Android development: UI toolkit Jetpack Compose works with current Kotlin

For faster releases, the toolkit for declarative user interface development relies on incremental updates with independently versioned libraries.

 Android development: UI toolkit Jetpack Compose works with current Kotlin

One year after the first stable release version 1.2 of the compiler library of Jetpack Compose has now been released. Meanwhile, the toolkit’s other libraries will continue to run in the 1.1 release. Google decouples the versioning to be able to roll out updates incrementally.

Interaction with Kotlin

The compiler library gets an update before the other parts of the toolkit in order to be compatible with the current Kotlin release 1.7, which was released in early June after a five-week beta period. The Kotlin programming language developed by JetBrains has been the official alternative to Java for developing Android apps since 2017 and the first choice for the mobile operating system since 2019.

Compose is closely tied to Kotlin, and obviously there was there are numerous requests from the developer community to provide current language releases for the UI toolkit in a timely manner. Therefore, the compiler library releases should appear more frequently than the feature updates in the other libraries.

The Compose compiler works as a plugin for the Kotlin compiler.

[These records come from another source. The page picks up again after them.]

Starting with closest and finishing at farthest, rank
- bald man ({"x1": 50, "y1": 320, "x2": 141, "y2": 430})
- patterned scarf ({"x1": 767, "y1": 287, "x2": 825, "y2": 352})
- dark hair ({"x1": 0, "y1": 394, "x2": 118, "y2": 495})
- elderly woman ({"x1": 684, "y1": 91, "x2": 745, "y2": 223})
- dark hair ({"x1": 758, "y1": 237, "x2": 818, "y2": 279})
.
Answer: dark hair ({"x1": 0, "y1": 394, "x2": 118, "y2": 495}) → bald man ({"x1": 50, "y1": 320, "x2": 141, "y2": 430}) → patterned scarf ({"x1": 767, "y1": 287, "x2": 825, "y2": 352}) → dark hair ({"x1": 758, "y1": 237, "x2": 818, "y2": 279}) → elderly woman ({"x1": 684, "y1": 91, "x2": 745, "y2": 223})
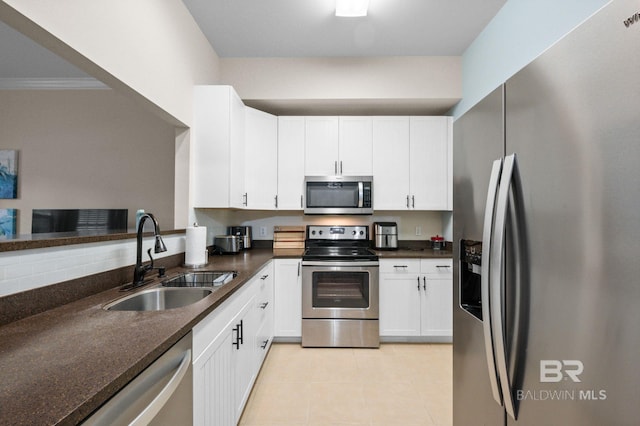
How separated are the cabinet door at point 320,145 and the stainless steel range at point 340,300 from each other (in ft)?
3.13

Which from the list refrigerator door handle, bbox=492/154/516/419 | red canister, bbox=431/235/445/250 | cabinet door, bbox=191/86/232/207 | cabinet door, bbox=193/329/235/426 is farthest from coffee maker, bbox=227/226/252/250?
refrigerator door handle, bbox=492/154/516/419

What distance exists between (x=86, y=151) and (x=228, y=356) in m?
3.20

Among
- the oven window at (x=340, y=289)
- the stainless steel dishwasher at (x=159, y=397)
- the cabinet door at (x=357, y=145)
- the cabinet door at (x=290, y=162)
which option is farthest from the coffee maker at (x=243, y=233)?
the stainless steel dishwasher at (x=159, y=397)

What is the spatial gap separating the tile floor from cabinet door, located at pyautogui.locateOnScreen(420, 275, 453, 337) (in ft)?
0.56

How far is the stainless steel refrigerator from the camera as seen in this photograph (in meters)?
0.58

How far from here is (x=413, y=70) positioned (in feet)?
10.0

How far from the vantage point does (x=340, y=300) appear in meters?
2.88

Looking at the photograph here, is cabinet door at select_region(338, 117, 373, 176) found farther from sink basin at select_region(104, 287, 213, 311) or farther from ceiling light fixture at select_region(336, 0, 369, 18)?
sink basin at select_region(104, 287, 213, 311)

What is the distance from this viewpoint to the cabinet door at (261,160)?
2992 millimetres

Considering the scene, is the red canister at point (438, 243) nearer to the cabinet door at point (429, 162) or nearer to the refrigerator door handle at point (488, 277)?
the cabinet door at point (429, 162)

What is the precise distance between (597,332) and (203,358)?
1261mm

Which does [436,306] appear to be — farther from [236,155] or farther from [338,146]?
[236,155]

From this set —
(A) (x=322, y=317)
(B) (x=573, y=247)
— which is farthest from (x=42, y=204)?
(B) (x=573, y=247)

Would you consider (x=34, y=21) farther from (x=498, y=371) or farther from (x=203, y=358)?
(x=498, y=371)
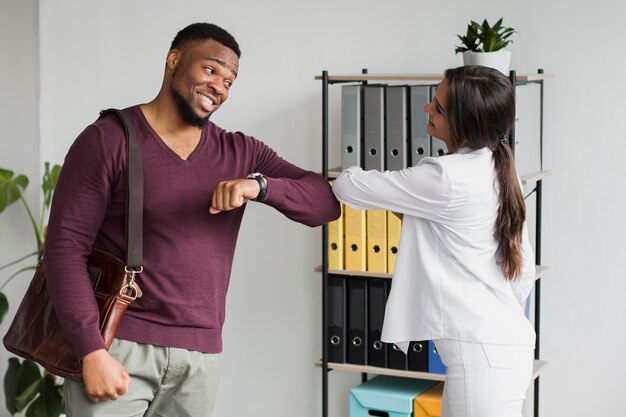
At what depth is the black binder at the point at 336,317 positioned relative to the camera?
3.24 m

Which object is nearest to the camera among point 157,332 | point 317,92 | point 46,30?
point 157,332

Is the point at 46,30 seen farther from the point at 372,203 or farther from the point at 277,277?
the point at 372,203

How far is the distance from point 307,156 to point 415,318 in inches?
64.5

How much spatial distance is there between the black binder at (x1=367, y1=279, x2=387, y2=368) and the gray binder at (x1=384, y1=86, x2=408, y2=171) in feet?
1.41

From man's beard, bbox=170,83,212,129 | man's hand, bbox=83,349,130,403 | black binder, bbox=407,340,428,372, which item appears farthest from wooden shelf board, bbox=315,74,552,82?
man's hand, bbox=83,349,130,403

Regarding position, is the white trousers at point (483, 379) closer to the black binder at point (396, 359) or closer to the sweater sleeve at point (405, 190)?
the sweater sleeve at point (405, 190)

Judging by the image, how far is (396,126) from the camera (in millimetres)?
3047

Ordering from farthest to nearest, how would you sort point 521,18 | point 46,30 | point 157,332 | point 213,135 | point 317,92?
point 46,30 < point 317,92 < point 521,18 < point 213,135 < point 157,332

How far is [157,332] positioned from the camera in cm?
184

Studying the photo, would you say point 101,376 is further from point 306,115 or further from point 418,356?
point 306,115

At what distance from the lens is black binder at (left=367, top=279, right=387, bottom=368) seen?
320 cm

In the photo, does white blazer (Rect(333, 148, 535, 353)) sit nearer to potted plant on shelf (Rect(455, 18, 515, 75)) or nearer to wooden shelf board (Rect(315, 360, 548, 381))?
potted plant on shelf (Rect(455, 18, 515, 75))

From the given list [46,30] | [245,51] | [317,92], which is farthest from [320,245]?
[46,30]

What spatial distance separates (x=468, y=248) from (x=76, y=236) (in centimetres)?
82
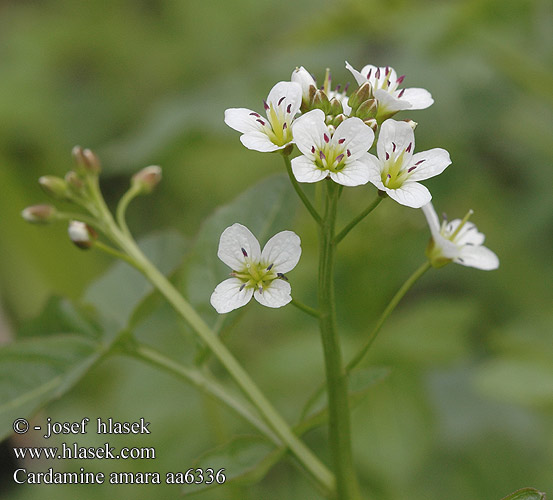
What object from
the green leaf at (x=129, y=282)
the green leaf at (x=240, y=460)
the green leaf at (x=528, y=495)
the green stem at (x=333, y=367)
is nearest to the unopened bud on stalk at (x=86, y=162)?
the green leaf at (x=129, y=282)

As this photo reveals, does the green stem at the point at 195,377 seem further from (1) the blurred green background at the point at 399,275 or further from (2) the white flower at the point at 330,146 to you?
(2) the white flower at the point at 330,146

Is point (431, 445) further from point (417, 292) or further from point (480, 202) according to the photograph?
point (480, 202)

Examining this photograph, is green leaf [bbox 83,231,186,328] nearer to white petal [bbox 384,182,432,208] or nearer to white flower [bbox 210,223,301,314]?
white flower [bbox 210,223,301,314]

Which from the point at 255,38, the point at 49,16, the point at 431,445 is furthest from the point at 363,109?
the point at 49,16

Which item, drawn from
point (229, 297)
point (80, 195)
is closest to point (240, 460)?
point (229, 297)

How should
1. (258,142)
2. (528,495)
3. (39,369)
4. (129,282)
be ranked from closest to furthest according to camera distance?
(528,495), (258,142), (39,369), (129,282)

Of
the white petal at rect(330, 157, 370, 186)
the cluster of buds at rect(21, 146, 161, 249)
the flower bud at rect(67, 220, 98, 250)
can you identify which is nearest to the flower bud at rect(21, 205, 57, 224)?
the cluster of buds at rect(21, 146, 161, 249)

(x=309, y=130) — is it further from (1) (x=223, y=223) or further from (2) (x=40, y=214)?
(2) (x=40, y=214)
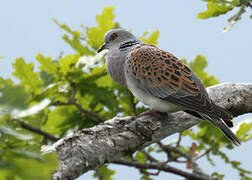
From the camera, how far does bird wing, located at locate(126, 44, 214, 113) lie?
2219mm

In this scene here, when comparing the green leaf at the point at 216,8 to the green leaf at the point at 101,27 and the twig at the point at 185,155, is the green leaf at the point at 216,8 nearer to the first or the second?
the green leaf at the point at 101,27

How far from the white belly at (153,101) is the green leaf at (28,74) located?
0.60 metres

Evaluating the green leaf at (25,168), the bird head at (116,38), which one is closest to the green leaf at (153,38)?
the bird head at (116,38)

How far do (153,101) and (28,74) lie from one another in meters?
0.84

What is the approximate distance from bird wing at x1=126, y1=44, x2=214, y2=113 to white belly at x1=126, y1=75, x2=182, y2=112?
0.11 feet

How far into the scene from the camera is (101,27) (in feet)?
9.35

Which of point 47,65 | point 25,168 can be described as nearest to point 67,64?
point 47,65

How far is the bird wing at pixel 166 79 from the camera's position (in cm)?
222

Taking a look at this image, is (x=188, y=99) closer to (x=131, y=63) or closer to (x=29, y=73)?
(x=131, y=63)

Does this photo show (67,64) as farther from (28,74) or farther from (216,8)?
(216,8)

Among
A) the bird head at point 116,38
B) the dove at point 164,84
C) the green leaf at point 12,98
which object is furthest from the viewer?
the bird head at point 116,38

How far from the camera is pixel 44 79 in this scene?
2.49 m

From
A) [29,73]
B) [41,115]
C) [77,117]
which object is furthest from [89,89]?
[41,115]

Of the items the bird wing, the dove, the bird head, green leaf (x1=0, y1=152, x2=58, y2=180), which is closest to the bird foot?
the dove
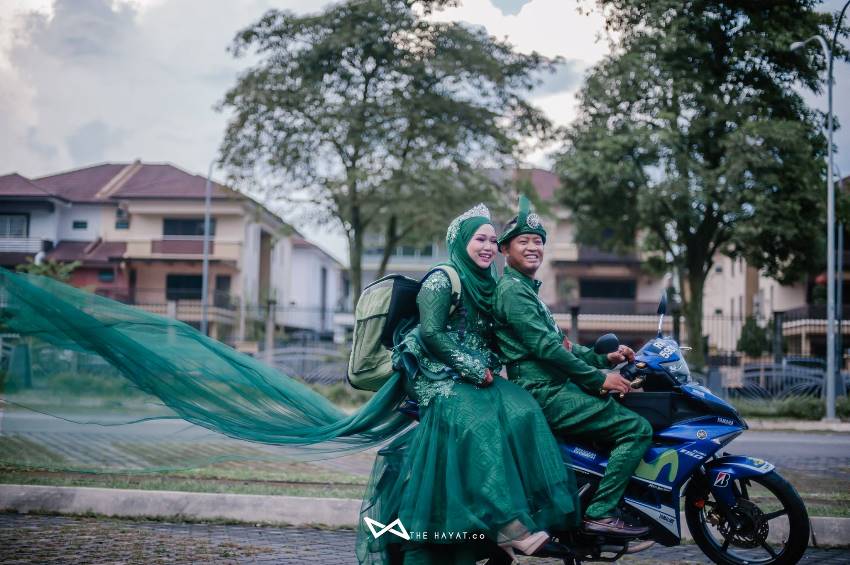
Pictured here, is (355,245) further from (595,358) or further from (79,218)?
(79,218)

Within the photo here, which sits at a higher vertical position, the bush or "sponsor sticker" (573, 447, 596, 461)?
"sponsor sticker" (573, 447, 596, 461)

In order to use the current version 1.2, the following entry is required in build.gradle:

android { composeOptions { kotlinCompilerExtensionVersion = “1.2.0” }}

Compiled appropriately

With the decoupling, the individual libraries are forward and backward compatible with each other. For the interaction with the programming language, a list on the Android developer site shows the compatibility of the respective versions of the compose compiler with Kotlin.

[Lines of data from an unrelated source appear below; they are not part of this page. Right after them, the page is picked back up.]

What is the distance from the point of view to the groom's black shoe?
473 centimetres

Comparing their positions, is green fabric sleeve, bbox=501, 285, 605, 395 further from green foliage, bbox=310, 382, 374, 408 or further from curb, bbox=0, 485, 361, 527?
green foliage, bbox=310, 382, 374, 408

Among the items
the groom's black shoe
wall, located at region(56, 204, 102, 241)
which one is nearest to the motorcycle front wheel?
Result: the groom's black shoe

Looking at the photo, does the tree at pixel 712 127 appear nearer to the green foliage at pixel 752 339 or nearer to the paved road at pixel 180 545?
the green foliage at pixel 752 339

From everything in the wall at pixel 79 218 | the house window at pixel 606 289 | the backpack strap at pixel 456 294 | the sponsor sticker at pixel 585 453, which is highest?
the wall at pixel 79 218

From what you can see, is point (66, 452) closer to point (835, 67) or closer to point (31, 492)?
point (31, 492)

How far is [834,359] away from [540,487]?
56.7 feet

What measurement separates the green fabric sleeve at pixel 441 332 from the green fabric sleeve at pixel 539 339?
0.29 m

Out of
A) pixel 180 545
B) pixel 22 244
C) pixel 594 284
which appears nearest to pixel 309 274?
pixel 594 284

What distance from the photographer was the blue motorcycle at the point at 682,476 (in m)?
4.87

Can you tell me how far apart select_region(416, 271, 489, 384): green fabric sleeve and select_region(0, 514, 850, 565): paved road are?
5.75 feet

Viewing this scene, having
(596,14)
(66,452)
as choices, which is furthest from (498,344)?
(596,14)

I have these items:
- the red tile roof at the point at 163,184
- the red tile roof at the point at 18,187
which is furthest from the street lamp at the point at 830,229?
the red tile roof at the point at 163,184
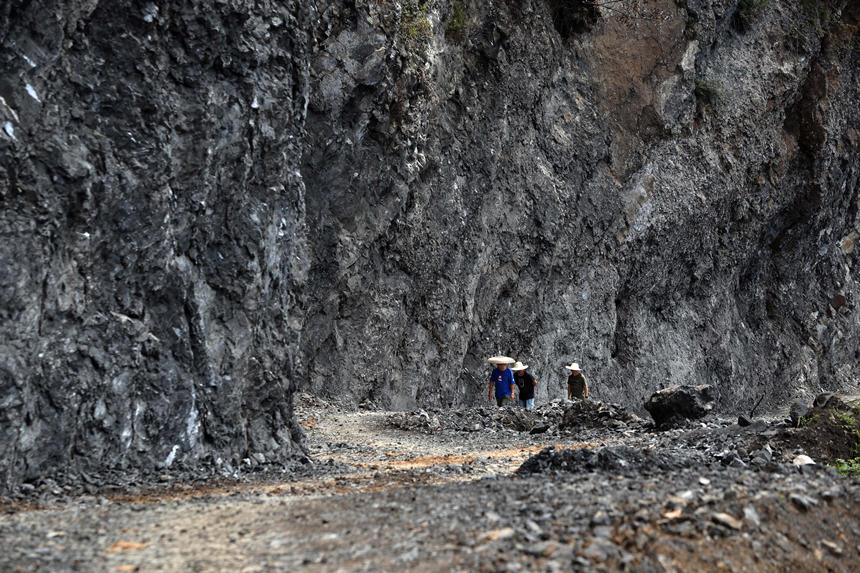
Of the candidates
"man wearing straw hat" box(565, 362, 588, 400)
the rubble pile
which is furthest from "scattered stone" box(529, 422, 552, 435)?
"man wearing straw hat" box(565, 362, 588, 400)

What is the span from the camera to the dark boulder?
45.6 feet

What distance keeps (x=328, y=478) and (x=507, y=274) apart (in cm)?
1321

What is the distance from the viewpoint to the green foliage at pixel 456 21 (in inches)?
731

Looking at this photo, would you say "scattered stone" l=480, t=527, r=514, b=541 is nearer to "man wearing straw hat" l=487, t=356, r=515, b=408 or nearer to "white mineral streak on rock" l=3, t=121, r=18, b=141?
"white mineral streak on rock" l=3, t=121, r=18, b=141

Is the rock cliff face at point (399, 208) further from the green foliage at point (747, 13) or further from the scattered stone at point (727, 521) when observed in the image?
the scattered stone at point (727, 521)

Further updates of the individual compose libraries are planned in the coming weeks, which will probably bring adjustments and additions to the UI elements, such as version 1.1 of the toolkit in February.

Describe surfaces instead of drawing

Google released Jetpack Compose in the stable version 1.0 at the end of July 2021 released. The UI toolkit for Android follows a declarative approach and relies on the Kotlin programming language and a reactive programming model. So-called composable functions define the individual control elements – or parts of them.

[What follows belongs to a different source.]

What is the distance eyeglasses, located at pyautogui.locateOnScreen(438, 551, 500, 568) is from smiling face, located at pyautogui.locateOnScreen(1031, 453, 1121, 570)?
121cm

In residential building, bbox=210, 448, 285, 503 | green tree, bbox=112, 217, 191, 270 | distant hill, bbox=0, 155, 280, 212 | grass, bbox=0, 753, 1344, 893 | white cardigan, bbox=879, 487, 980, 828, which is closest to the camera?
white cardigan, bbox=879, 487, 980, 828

 Android development: UI toolkit Jetpack Compose works with current Kotlin

Functions decorated with @Composable can be nested within each other to ultimately create the interface. The code describes the basic look of the interface, and under the hood the toolkit takes care of the implementation in the UI tree structure and updating the content.

More details on the decoupling of the libraries and the 1.2 release of the Compiler library can be found on the Android Developer Blog.